930 F.2d 918, 6 I.E.R. Cas. (BNA) 640, 1991 U.S. App. LEXIS 14173, 1991 WL 54885
CourtCourt of Appeals for the Sixth Circuit
DecidedApril 12, 1991
Docket90-3473
StatusUnpublished
Cited by2 cases

This text of 930 F.2d 918 (Anthony M. Holloman v. Greater Cleveland Regional Transit Authority) is published on Counsel Stack Legal Research, covering Court of Appeals for the Sixth Circuit primary law. Counsel Stack provides free access to over 12 million legal documents including statutes, case law, regulations, and constitutions.

Bluebook
Anthony M. Holloman v. Greater Cleveland Regional Transit Authority, 930 F.2d 918, 6 I.E.R. Cas. (BNA) 640, 1991 U.S. App. LEXIS 14173, 1991 WL 54885 (6th Cir. 1991).

Opinion

930 F.2d 918

6 Indiv.Empl.Rts.Cas. 640

Unpublished Disposition
NOTICE: Sixth Circuit Rule 24(c) states that citation of unpublished dispositions is disfavored except for establishing res judicata, estoppel, or the law of the case and requires service of copies of cited unpublished dispositions of the Sixth Circuit.
Anthony M. HOLLOMAN, Plaintiff-Appellant,
v.
GREATER CLEVELAND REGIONAL TRANSIT AUTHORITY, Defendant-Appellee.

No. 90-3473.

United States Court of Appeals, Sixth Circuit.

April 12, 1991.

Before MILBURN and BOGGS, Circuit Judges, and GILMORE, District Judge*.

PER CURIAM.

Plaintiff-appellant Anthony M. Holloman appeals the district court's grant of summary judgment for defendant-appellee Greater Cleveland Regional Transit Authority (GCRTA) in this action challenging GCRTA's drug testing policy. For the reasons that follow, we affirm.

I.

Holloman was involved in a rear-end collision while driving a GCRTA bus. He was given a drug test on the day of the accident, and he tested positive for marijuana. Holloman was suspended for thirty days at which time he was again tested. Once more he tested positive for marijuana, and he was suspended for thirty days and then retested. At this third test, Holloman tested negative for drug use, and he was reinstated to his position as a bus driver. Approximately two months later at a regularly scheduled biannual physical examination, Holloman's urine tested positive for marijuana and he was discharged.

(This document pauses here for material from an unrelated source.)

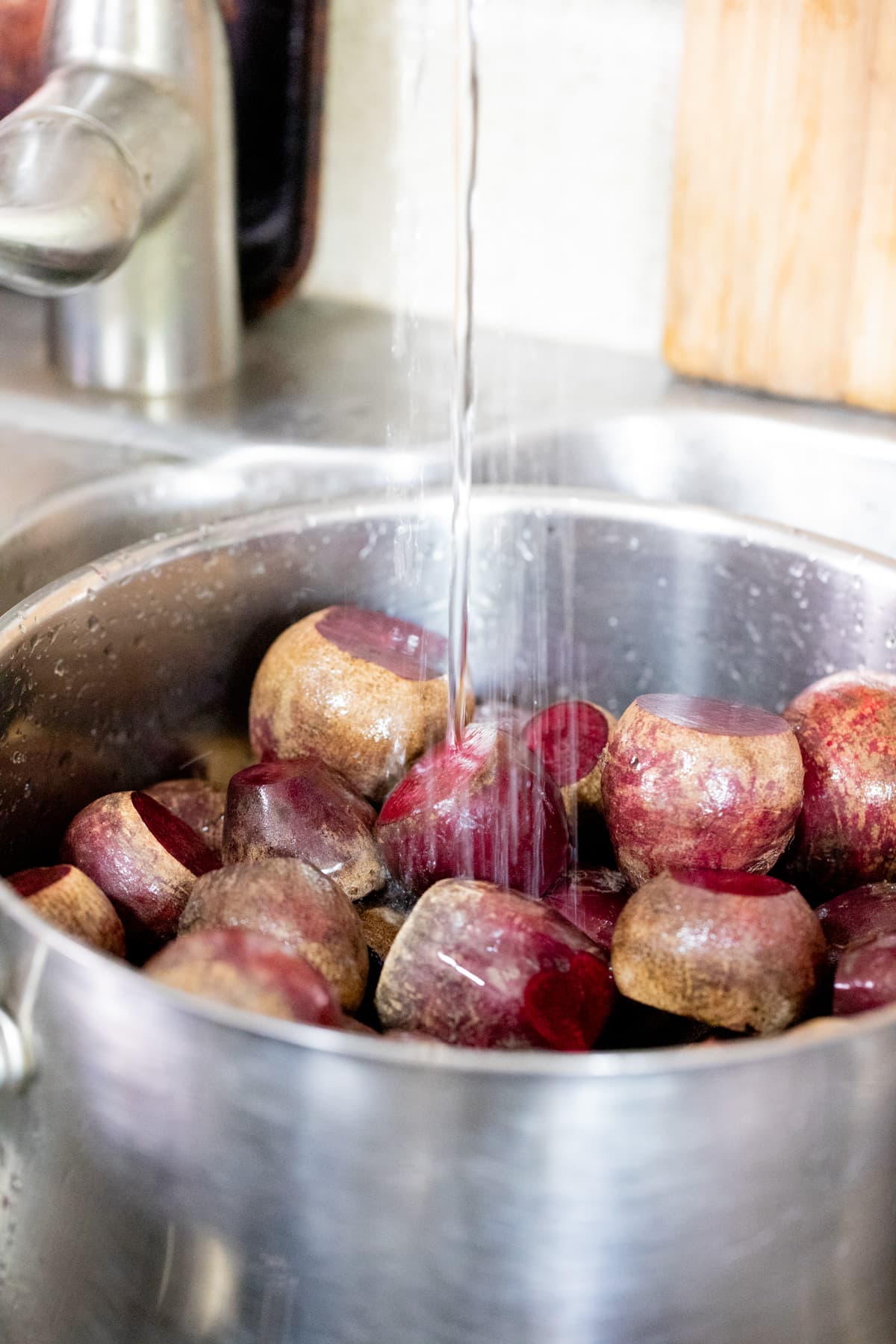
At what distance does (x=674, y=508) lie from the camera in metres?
0.75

Holloman's brief identifies eleven issues on appeal. However, the principal issue on appeal is whether the GCRTA violated Holloman's constitutional rights by requiring him to submit to a series of drug tests after the bus he was driving rear-ended another vehicle.

II.

A. Summary Judgment

Holloman argues that summary judgment is inappropriate in a case involving broad constitutional issues. He also argues that summary judgment was inappropriate in this case because there are numerous issues of material fact which were overlooked by the district court. However, the only factual dispute identified by Holloman concerns the chain of custody of his urine specimen which tested positive for marijuana and resulted in his termination.

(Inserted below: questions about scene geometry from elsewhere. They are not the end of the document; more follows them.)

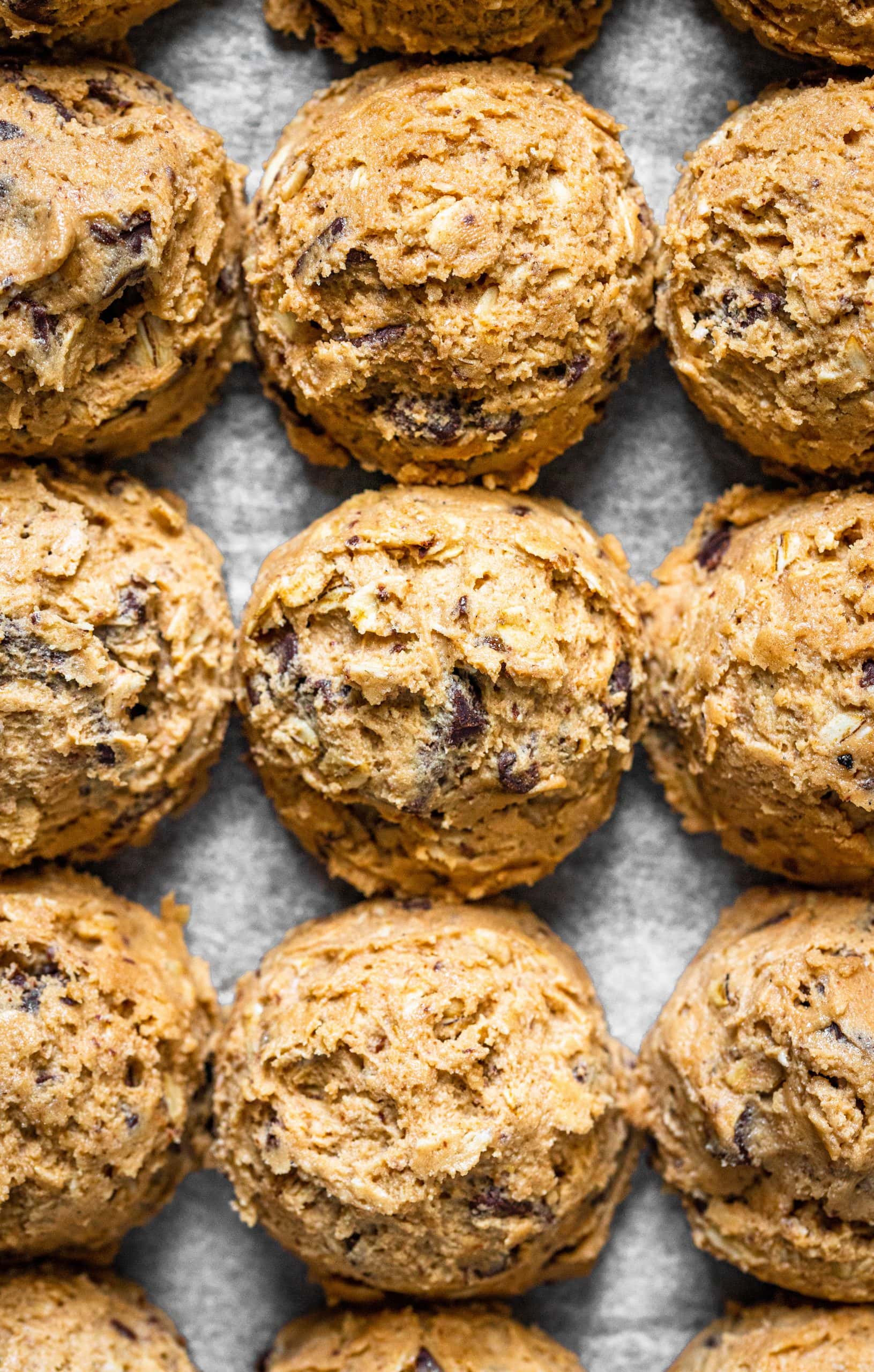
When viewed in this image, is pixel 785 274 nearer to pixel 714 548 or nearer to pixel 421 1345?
pixel 714 548

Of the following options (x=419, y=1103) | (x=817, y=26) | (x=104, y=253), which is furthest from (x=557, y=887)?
(x=817, y=26)

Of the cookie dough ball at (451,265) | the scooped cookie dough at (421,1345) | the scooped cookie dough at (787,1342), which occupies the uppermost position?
the cookie dough ball at (451,265)

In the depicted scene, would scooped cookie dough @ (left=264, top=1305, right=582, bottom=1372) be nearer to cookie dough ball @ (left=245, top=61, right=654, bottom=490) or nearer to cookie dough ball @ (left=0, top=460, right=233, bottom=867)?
cookie dough ball @ (left=0, top=460, right=233, bottom=867)

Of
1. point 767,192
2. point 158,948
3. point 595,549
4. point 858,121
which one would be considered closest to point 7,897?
point 158,948

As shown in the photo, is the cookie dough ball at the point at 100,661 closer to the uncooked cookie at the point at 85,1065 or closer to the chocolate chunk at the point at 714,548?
the uncooked cookie at the point at 85,1065

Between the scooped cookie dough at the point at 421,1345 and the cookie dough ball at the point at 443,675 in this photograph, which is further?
the scooped cookie dough at the point at 421,1345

Contrary to Holloman's argument, constitutional issues can be decided on summary judgment. See American Fed. of Gov't Employees v. Skinner, 885 F.2d 884 (D.C.Cir.1989) (affirming summary judgment granted in action challenging drug testing program under the Fourth and Fifth Amendments), cert. denied, 110 S.Ct. 1960 (1990). The alleged factual dispute regarding the chain of custody of the urine specimen is not material to Holloman's Fourth Amendment claim which challenges the reasonableness of requiring him to submit to the drug test. Therefore, it did not preclude the district court from granting summary judgment.

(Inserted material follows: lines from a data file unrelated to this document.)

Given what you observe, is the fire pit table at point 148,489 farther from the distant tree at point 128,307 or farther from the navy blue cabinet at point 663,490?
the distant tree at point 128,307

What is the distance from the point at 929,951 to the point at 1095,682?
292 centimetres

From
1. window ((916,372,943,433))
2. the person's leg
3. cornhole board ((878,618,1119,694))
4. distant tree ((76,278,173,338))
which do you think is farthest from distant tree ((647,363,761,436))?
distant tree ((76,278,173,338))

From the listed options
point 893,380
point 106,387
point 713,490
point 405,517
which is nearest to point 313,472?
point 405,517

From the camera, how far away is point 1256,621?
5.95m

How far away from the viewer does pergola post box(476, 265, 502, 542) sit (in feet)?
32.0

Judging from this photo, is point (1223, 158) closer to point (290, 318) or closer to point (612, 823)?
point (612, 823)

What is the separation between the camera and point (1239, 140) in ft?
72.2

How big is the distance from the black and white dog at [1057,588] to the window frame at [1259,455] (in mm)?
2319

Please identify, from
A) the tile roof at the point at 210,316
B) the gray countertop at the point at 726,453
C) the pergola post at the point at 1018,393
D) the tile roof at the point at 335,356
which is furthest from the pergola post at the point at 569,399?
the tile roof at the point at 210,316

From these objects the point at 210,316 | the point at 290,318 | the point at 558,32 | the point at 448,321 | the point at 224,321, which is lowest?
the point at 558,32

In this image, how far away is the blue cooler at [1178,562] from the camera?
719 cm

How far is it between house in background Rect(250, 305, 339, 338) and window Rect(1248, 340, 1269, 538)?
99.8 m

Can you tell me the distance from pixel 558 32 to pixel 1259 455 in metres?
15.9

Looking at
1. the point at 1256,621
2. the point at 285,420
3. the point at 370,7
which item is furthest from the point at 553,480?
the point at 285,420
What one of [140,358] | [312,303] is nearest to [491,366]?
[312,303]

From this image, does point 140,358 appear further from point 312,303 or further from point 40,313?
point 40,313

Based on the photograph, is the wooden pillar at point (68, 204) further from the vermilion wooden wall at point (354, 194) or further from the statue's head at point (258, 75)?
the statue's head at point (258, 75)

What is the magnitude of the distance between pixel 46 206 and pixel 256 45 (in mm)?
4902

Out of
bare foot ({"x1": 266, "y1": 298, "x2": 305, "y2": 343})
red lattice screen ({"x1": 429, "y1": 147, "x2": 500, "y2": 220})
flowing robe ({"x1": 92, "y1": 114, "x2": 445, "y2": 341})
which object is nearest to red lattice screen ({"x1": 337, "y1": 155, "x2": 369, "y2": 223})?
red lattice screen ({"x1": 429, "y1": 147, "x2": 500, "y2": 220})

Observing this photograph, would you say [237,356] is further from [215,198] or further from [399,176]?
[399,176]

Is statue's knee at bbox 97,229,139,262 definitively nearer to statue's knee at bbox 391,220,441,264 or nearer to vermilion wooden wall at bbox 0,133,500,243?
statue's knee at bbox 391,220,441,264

Moreover, there is no genuine dispute as to whether the urine collection procedure violated Holloman's due process rights. In an affidavit attached to his response to GCRTA's motion for summary judgment, Holloman stated that he left his unlabeled urine specimen on a table or cart with at least one other unlabeled urine specimen. However, Holloman's affidavit contradicted earlier deposition testimony in which he stated that there were no other urine specimens in the examination room when he gave his specimen to the doctor. "A party may not create a factual issue by filing an affidavit, after a motion for summary judgment has been made, which contradicts [his] earlier deposition testimony." Reid v. Sears, Roebuck & Co., 790 F.2d 453, 460 (6th Cir.1986). Accordingly, Holloman's affidavit did not preclude the district court from granting summary judgment for GCRTA.

Holloman argues that the affidavits submitted in support of GCRTA's motion for summary judgment were inadmissible under Federal Rule of Civil Procedure 56(e). However, Holloman waived any objections to the affidavits because he did not object to their admissibility in the district court.

B. Drug Testing

Under the analytical framework of Skinner v. Railway Labor Executives' Association, 489 U.S. 602, 109 S.Ct. 1402 (1989), and National Treasury Employees Union v. Von Raab, 489 U.S. 656, 109 S.Ct. 1384 (1989), we must balance the governmental interests furthered by the drug testing against the privacy interests of the tested employee. GCRTA has a compelling interest in protecting the safety of its passengers and the general public by ensuring that its drivers do not operate buses while under the influence of alcohol or drugs. GCRTA's policy of requiring bus drivers to undergo urinalysis at biannual physical examinations and after certain specified accidents serves to detect and deter drug use by its drivers. Therefore, the drug testing policy is reasonably related to the compelling governmental interest in protecting public safety.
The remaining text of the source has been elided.